**Passo citato**
####
Il “mistero” del trasferimento

Da martedì 3 giugno, giorno in cui il paziente viene ricoverato, vengono attivate le procedure per cercare una struttura con UTIC, ovvero la terapia intensiva. L’uomo necessiterebbe di un intervento al cuore, ma la sua età e le sue condizioni generali non gli permetterebbero di superarlo. Quindi non si può procedere chirurgicamente, ma solo dargli assistenza medica. Che a Velletri manca a livello di posti in terapia intensiva.

“Verso le 22:30 di mercoledì 4 giugno riceviamo la chiamata da parte dell’ospedale, che ci informa che si era liberato un posto a Rieti. Mia mamma – racconta la nipote – ha acconsentito al trasferimento – anche perché era l’unico posto in tutta la regione, da quello che le avevano detto. Il giovedì mattina ci siamo preparati per andare in ospedale a Rieti, per portargli tutto l’occorrente. Ma mio padre, per scrupolo, ha chiamato l’ospedale prima di uscire di casa. E meno male che lo ha fatto. Nonno, infatti, non era mai arrivato lì. E di lui non si sapeva che fine avesse fatto. Ovviamente siamo tutti andati nel panico, credendo fosse morto”.
####
**Materiale fornito**
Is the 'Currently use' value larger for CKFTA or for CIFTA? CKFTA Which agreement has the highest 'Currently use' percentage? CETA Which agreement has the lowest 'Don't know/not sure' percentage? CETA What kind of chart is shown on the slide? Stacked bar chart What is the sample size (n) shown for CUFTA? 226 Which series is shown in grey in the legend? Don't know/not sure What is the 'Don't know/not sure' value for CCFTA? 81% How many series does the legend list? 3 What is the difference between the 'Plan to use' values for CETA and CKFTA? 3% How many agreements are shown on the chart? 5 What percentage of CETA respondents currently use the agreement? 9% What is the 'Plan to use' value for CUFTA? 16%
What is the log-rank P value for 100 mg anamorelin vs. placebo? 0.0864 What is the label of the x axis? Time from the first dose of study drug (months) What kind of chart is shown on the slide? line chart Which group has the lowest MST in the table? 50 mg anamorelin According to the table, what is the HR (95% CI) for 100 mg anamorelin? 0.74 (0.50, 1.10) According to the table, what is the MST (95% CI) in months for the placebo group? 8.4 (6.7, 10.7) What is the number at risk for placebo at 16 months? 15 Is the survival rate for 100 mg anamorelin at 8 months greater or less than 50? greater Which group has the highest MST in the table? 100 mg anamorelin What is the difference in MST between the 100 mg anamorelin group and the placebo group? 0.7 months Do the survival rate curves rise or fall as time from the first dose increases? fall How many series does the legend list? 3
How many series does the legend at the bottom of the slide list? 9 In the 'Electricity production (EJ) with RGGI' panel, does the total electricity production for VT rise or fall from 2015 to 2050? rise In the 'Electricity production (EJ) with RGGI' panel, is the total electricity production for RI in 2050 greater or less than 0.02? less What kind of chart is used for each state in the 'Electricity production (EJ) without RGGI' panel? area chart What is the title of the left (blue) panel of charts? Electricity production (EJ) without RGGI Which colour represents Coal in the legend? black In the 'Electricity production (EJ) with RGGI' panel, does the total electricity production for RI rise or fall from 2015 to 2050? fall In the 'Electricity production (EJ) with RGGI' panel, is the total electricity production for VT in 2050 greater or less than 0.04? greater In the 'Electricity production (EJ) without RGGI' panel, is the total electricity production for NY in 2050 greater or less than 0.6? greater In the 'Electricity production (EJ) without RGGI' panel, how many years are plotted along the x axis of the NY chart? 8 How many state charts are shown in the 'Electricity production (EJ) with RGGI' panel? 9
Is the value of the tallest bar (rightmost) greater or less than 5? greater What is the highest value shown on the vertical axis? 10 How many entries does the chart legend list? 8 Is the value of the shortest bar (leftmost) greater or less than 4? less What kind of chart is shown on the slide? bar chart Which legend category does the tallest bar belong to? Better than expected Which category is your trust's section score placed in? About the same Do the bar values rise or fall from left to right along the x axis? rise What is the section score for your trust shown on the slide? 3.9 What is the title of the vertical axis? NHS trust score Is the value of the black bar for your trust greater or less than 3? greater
####
Riporta senza modifiche la parte del testo sul trasferimento del paziente che va da "Da martedì 3" a "in terapia intensiva.".

**Soluzione proposta**
Da martedì 3 giugno, giorno in cui il paziente viene ricoverato, vengono attivate le procedure per cercare una struttura con UTIC, ovvero la terapia intensiva. L’uomo necessiterebbe di un intervento al cuore, ma la sua età e le sue condizioni generali non gli permetterebbero di superarlo. Quindi non si può procedere chirurgicamente, ma solo dargli assistenza medica. Che a Velletri manca a livello di posti in terapia intensiva.